Non Monsieur Brasseur, on ne peut pas écrire n’importe quoi sur le ton péremptoire que vous employez dans votre dernier article intitulé « Plus jamais ça ! ».

Vous le savez maintenant, nous à Alternatives-Paloises, nous nous sommes beaucoup interrogés et avons beaucoup échangé pour savoir s’il était acceptable ou pas de le diffuser dans notre newsletter. Il en est ressorti au-delà des désaccords, une certaine tension dans le groupe. Et puisque notre devise est « A chacun sa vérité », nous avons décidé d’y rester fidèles, dans la circonstance de nous y soumettre. Personne n’était d’accord avec ce que vous dites mais tous voulaient respecter un principe fondateur d’Alternatives-Paloises.

A quelles règles avez-vous dérogé pour faire ainsi l’objet d’une telle désapprobation ? Pas à une ou autre règle écrite et vous avez beau jeu de demander en quoi votre texte est contraire à un règlement de notre publication. Mais bien plus grave vous exploitez la charge émotionnelle résultant d’événements dramatiques pour lancer des idées connues et classées dans la catégorie de celles proférées par les extrêmes, voire les extrémistes. Je ne veux pas croire que votre démarche soit propagandiste.

Reprenons donc ces arguments que vous assénez sur le ton de l’évidence alors que la réalité est souvent bien plus complexe.

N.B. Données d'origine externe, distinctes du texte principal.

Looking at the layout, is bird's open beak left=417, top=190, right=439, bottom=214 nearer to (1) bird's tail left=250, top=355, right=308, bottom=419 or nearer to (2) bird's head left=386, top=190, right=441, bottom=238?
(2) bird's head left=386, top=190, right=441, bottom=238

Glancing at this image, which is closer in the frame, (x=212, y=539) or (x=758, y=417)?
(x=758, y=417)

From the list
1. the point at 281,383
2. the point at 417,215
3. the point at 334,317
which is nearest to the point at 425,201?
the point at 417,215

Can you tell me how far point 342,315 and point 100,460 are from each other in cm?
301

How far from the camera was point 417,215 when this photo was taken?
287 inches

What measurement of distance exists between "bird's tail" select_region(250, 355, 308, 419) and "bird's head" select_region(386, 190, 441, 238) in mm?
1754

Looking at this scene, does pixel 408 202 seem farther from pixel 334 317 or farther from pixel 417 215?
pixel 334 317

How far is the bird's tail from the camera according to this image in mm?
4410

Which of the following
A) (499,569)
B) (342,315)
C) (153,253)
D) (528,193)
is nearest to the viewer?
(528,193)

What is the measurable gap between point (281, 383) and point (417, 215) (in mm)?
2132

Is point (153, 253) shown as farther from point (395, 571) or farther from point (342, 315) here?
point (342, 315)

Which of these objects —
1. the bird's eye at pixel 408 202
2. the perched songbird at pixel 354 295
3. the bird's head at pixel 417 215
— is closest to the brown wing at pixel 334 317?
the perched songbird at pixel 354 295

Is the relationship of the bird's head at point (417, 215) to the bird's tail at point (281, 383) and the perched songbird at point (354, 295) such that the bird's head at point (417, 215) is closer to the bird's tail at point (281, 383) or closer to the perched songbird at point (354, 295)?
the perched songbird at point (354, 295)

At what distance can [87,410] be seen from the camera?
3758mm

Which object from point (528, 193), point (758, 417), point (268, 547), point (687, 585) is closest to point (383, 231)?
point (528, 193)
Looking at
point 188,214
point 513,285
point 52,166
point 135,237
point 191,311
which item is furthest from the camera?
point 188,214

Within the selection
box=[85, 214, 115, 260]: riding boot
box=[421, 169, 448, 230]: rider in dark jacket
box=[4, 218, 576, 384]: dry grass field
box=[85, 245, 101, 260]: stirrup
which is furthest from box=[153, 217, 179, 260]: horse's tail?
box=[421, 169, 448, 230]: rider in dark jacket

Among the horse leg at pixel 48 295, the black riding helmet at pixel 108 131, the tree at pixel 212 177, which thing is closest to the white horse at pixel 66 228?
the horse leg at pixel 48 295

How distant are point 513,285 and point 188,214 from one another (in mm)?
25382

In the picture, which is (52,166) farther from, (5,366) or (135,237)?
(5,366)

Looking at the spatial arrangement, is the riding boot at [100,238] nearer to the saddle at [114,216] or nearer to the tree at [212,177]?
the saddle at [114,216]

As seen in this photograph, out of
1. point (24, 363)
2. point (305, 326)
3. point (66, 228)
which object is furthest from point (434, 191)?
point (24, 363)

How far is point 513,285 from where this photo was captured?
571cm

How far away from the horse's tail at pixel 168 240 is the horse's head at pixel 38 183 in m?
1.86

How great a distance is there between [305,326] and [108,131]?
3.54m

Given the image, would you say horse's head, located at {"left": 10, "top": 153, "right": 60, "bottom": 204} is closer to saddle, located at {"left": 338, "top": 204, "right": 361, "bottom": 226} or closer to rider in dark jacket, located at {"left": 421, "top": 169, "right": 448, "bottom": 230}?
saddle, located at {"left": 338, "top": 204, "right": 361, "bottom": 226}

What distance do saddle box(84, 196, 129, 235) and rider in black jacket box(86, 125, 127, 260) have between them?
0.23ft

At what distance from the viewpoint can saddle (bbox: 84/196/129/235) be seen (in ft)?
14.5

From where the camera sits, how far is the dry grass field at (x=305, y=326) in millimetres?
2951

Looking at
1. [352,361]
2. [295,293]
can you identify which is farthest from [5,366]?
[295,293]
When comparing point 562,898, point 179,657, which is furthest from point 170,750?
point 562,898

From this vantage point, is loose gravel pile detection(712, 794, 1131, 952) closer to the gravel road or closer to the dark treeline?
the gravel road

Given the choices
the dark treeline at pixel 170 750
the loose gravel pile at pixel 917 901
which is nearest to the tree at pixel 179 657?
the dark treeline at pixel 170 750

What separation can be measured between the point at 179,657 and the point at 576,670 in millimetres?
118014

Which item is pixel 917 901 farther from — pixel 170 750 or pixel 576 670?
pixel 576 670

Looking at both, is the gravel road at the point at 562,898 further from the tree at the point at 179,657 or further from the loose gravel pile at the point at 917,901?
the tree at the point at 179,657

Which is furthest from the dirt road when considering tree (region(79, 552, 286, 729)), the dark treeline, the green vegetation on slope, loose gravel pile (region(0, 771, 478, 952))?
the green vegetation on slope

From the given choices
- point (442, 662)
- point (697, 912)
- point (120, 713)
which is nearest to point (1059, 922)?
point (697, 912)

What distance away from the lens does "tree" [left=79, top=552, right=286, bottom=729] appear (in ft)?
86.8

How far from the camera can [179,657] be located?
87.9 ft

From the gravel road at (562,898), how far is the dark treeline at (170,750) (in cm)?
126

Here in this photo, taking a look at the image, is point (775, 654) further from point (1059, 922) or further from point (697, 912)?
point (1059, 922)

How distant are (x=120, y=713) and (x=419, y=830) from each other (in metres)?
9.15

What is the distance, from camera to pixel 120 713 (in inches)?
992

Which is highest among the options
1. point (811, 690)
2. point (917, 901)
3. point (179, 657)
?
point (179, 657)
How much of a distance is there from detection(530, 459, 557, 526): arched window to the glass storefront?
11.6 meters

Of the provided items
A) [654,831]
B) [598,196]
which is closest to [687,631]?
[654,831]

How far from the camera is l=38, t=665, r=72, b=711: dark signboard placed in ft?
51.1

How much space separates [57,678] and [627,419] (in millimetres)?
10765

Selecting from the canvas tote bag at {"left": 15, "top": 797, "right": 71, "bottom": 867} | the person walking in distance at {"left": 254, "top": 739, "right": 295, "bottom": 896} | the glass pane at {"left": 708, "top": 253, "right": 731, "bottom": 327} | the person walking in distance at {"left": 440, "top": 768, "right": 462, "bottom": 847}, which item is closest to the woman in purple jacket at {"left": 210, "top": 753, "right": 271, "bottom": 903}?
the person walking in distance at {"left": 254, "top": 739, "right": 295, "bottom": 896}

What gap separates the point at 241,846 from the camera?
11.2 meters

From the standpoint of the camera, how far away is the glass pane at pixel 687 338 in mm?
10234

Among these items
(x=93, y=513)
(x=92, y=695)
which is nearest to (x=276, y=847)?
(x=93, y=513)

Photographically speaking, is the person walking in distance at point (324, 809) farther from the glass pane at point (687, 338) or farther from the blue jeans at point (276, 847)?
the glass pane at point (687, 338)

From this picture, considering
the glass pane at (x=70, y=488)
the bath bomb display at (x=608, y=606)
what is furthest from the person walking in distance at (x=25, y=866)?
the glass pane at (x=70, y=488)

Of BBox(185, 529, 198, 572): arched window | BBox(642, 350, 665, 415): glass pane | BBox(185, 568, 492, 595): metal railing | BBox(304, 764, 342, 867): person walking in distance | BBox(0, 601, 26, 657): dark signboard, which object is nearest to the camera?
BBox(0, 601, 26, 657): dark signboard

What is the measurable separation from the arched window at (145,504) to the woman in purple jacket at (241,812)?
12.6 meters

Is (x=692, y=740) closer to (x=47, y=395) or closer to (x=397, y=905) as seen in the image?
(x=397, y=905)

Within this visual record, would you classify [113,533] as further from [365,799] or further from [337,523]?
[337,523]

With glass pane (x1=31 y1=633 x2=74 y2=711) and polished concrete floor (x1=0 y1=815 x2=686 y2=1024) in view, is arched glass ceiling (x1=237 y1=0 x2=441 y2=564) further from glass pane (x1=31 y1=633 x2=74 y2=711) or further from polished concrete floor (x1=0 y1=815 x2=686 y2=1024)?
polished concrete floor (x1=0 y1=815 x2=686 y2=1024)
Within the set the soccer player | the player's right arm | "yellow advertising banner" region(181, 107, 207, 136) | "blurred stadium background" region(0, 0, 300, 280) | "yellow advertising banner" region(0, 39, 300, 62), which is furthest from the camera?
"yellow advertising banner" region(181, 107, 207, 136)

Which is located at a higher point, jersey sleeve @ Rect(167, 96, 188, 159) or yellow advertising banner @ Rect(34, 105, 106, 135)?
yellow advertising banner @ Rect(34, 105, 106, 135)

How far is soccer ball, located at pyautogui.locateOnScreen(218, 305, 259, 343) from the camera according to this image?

Vous proposez que dans le cas de meurtres la peine de mort soit rétablie. Pas moins. Sans vous embarrasser de nuances. Selon vous, tous les meurtres seront punis de la peine de mort. Qu’il y ait ou non préméditation, votre problème n’est pas là, il faut faire simple : meurtre égale peine de mort. Et vous avez cet argument décisif, si la peine de mort n’empêche pas le crime parce qu’elle n’est pas dissuasive elle interdit à coup sûr la récidive de son auteur. Là vous faites plus que simple, vous faites simpliste. Cassons le thermomètre et la température aura disparu.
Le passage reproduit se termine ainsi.